Une école très-ancienne de poëtes toscans a été découverte en ces dernières années, qui permet d'observer, au XIIe siècle, dans le cercle de Florence, la formation de l'italien. Dans le mémoire qu'il consacre à Gherardo de Florence et à ses disciples Aldobrando de Sienne, Bruno de Thoro et Lanfranco de Gênes, le comte Carlo Baudi de Vesme met en lumière les commencements d'une tradition au terme de laquelle a dominé le génie de Dante245. Plusieurs documents tirés de la bibliothèque d'Arboréa, en Sardaigne, de l'Archivio Centrale de Florence et des archives de Sienne, ont fourni, soit les pièces poétiques, soit les indications biographiques sur lesquelles se fonde la thèse de M. Baudi de Vesme246. La diversité de ces sources est un argument très-fort en faveur de l'authenticité des pièces, sur lesquelles des doutes ont été cependant élevés247. Ces vieilles poésies, si longtemps enfouies, ne remplissent pas les conditions morales des ouvrages apocryphes; elles ont dormi modestement, et leur réveil n'ajoute pas un chapitre bien curieux à l'histoire littéraire.
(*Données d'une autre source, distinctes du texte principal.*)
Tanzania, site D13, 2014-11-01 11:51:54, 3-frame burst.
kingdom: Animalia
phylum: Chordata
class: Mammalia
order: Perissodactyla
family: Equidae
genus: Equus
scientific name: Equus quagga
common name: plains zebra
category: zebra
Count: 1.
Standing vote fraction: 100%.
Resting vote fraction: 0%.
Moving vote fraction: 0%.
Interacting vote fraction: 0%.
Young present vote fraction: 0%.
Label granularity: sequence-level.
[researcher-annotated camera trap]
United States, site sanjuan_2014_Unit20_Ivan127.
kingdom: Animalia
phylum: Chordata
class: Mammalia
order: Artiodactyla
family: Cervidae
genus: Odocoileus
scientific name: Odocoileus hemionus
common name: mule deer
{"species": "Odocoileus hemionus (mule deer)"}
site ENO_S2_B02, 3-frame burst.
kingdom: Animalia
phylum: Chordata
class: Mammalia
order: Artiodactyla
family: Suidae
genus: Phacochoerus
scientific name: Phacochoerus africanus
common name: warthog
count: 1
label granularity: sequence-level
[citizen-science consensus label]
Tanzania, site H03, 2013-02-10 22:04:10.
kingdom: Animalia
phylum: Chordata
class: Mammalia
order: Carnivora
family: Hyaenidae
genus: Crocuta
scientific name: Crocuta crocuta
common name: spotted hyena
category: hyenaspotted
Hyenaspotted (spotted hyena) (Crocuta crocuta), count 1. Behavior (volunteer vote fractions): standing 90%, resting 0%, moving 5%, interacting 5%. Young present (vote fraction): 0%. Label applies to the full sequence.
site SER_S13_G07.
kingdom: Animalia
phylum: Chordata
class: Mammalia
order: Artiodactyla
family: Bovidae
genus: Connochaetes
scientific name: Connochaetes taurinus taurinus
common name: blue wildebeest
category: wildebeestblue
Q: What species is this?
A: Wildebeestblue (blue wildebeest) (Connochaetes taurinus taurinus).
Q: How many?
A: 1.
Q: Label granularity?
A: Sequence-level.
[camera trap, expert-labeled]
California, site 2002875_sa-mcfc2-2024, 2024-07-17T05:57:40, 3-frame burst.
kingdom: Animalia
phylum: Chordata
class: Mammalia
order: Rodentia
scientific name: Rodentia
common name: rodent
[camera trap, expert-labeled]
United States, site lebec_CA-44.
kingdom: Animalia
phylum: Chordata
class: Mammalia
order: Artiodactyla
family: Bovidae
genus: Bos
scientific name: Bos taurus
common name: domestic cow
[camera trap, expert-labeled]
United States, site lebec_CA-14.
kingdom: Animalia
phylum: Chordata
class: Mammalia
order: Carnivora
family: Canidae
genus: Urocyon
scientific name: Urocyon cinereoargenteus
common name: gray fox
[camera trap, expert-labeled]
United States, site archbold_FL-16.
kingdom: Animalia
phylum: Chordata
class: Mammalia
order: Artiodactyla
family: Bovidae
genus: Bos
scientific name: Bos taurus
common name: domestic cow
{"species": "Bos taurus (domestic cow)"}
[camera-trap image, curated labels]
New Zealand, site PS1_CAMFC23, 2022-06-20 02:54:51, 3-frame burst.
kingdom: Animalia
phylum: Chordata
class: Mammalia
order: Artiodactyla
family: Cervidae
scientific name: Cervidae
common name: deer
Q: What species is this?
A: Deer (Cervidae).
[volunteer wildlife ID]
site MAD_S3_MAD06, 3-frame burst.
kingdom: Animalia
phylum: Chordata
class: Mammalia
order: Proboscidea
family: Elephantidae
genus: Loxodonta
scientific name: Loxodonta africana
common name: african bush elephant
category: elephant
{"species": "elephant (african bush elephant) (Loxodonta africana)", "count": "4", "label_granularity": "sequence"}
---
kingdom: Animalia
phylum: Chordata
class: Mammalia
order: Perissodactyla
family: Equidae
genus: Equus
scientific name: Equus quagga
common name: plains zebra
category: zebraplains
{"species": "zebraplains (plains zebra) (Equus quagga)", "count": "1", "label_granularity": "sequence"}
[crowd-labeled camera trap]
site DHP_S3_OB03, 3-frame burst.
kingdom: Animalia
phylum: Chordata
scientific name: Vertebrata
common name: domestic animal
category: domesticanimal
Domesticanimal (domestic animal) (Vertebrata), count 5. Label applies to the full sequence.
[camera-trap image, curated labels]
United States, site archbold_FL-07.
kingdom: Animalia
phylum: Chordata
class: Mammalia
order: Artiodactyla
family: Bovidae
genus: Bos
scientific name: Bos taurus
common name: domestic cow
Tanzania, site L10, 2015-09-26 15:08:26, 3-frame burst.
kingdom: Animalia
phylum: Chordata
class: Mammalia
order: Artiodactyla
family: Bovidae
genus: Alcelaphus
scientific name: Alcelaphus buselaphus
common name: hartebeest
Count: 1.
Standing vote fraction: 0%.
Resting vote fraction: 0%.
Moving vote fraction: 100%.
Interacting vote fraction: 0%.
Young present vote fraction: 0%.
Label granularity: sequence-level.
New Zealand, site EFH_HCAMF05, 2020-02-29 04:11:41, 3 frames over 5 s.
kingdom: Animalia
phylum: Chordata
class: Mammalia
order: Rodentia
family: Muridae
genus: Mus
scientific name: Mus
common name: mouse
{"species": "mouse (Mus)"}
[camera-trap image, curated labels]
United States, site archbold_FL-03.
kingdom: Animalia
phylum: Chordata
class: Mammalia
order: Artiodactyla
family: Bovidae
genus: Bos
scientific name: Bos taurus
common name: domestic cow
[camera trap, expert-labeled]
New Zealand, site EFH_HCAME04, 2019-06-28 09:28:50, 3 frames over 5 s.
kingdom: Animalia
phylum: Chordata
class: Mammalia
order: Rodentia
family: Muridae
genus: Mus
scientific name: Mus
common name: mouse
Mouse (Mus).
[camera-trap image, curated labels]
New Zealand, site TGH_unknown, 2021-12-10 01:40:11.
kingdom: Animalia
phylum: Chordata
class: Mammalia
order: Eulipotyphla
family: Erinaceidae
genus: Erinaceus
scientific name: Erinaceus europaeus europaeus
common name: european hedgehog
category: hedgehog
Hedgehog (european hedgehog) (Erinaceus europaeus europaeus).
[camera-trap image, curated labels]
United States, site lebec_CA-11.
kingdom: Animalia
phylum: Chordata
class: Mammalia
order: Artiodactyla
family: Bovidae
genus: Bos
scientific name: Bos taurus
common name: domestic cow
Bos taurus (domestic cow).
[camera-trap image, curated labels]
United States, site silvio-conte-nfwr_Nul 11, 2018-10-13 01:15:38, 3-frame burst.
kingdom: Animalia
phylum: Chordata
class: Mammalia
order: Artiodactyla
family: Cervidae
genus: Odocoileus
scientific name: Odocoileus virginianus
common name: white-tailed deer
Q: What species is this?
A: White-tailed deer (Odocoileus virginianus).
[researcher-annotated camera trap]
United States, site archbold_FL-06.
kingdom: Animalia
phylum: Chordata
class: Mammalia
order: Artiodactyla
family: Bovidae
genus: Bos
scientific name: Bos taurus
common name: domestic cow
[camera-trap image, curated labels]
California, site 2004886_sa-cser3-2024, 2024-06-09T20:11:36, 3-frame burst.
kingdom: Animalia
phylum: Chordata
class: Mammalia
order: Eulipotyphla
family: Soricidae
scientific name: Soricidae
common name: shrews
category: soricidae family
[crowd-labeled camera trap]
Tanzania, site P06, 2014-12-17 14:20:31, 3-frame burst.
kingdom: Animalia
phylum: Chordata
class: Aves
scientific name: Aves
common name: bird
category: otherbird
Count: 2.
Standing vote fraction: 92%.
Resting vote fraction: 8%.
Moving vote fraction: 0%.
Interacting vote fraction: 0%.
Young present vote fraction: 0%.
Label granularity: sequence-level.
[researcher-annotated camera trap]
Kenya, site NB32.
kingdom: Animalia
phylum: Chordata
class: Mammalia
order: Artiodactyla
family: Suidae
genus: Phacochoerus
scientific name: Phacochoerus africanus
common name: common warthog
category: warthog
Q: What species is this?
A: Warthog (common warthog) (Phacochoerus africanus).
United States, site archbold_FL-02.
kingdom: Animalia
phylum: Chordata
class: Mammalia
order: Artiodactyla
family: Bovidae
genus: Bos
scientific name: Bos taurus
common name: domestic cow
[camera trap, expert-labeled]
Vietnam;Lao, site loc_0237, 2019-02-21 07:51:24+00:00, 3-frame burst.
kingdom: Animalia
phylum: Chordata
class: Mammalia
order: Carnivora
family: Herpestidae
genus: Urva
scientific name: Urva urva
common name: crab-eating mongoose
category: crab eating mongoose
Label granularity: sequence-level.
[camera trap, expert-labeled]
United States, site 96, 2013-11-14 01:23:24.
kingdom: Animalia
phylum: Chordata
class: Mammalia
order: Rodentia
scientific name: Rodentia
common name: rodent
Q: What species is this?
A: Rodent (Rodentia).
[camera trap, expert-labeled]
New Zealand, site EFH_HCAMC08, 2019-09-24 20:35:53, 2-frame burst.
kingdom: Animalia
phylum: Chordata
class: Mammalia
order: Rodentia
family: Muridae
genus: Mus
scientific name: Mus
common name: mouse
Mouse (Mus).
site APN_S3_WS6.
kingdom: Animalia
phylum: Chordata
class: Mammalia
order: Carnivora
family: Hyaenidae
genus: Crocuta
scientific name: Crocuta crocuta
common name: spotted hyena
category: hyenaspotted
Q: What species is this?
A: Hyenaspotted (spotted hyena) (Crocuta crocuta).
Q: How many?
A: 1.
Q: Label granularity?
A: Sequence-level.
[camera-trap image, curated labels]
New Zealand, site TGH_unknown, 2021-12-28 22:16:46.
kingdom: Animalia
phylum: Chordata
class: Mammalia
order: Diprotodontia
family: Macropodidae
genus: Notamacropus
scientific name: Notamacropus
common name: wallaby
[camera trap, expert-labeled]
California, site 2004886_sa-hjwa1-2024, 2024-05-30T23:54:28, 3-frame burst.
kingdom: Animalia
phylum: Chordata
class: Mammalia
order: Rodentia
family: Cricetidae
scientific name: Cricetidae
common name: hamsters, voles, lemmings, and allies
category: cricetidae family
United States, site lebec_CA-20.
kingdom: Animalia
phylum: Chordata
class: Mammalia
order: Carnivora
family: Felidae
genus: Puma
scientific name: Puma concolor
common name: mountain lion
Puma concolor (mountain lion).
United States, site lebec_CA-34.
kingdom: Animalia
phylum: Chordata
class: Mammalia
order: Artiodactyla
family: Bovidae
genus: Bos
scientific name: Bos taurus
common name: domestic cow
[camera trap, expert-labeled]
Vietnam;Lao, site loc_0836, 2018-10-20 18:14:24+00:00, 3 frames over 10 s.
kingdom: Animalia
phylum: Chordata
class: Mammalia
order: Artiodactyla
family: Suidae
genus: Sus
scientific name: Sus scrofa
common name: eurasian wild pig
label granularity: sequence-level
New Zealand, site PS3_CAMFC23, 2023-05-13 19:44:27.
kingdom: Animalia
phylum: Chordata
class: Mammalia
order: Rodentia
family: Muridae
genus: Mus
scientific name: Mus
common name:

Toutefois, la date des manuscrits, qui remontent à la première moitié du XVe siècle, permet au moins d'expliquer une singularité qui n'a pas attiré l'attention du savant éditeur, et d'en modifier le jugement sur un point considérable. Arrêtons-nous donc particulièrement près des deux maîtres de ce groupe singulier, Gherardo et Aldobrando.

Gherardo était né à Florence, à la fin du XIe siècle. Il y tint école vers 1120. A cette époque, il y avait dans cette cité beaucoup de «personnes doctes». Gherardo était du nombre. «Fuit poeta etiam in dicto sermone italico.» Son élève Bruno l'appelle: «O famoso Cantor, meo Maestro e Duce!» Mais ses disciples l'ont bien dépassé. Lanfranco vint jeune à Florence, et vieillit en Sardaigne, où il mourut, en 1162, dans les bras de son ami Bruno. Celui-ci, né en Sardaigne, élevé à Pise par son père248, puis auditeur de Gherardo à Florence, accompagna en Terre-Sainte son patron, le juge ou tyran d'Arboréa; il passa d'ailleurs presque toute sa vie dans son île natale, où il mourut en 1206. Aldobrando naquit à Sienne en 1112, et mourut exilé à Palerme, en 1186. Après être sorti de l'école de Gherardo, il enseigna les lettres à Florence. Le vieux biographe ajoute: «Jam ab juventute magno amore exarsus ob suam linguam italicam, ad eam incubuit, magnam operam ob id ponens; ita quod, carmina latina spernens, in quibus valde peritus erat, italico sermone varia carmina scripsit.» Il était versé dans les Saintes Écritures et la théologie. «Cognovit peroptime linguam latinam, et studuit etiam propriam sue patrie, quam auxit, expurgavit, ornavit et expolivit, ita quod superavit magistrum suum Gherardum, et omnes suos coevos.» Mais sa vie fut des plus agitées. Il était contemporain de la Ligue lombarde, et mêlé au parti guelfe. C'est peut-être pourquoi l'irascible Dante a oublié son nom. Il chanta la victoire de Legnano (1176) et le triomphe d'Alexandre III, son compatriote.

 
«… Infra cittadi tutte la sorbella (bellissima)
Dolce mia patria Sena.»
 

Il traita le «bon Barberousse» de Dante d'«infernale fero dragon brutale» et de «volpone» (volpe). Il flétrit, en fidèle serviteur du Saint-Siége, la mémoire d'Arnaud de Brescia:

 
«Or del fellon Arnaldo già vicina
Prevedeste la ruina,
E manti pur toglieste all'infernale
Sentina d'onne male.»
 

Mais le tumulte du XIIe siècle ne l'a pas empêché d'aimer, d'écrire des sonnets d'amour, et de chanter la grâce des jeunes filles:

 
«Venti e più vidi giovane giojose
In dilettoso giardino ameno,
Ove, poi colte le vermiglie rose,
Ed altri fiori, ne abellavan seno.»
 

La langue de son maître Gherardo, dont les exemplaires sont moins nombreux, était autrement archaïque et rude: il faut, pour l'entendre, en recomposer d'abord les mots, en débrouiller l'orthographe, enfin, la traduire. Ainsi, ces vers:

 
«… Magioini chesti
Lifiori racatar se meza atica
Ese pan confuso acuta guisa,»
 

sont lus par M. Baudi de Vesme:

 
«… Ma giorni chesti
Li Fiori racatar semenza antica,
E separan confuso a tutta guisa;»
 

et traduits: «Ma in questi giorni Firenze racquistò l'antica semenza, e in ogni maniera separa ciò che confodesti.»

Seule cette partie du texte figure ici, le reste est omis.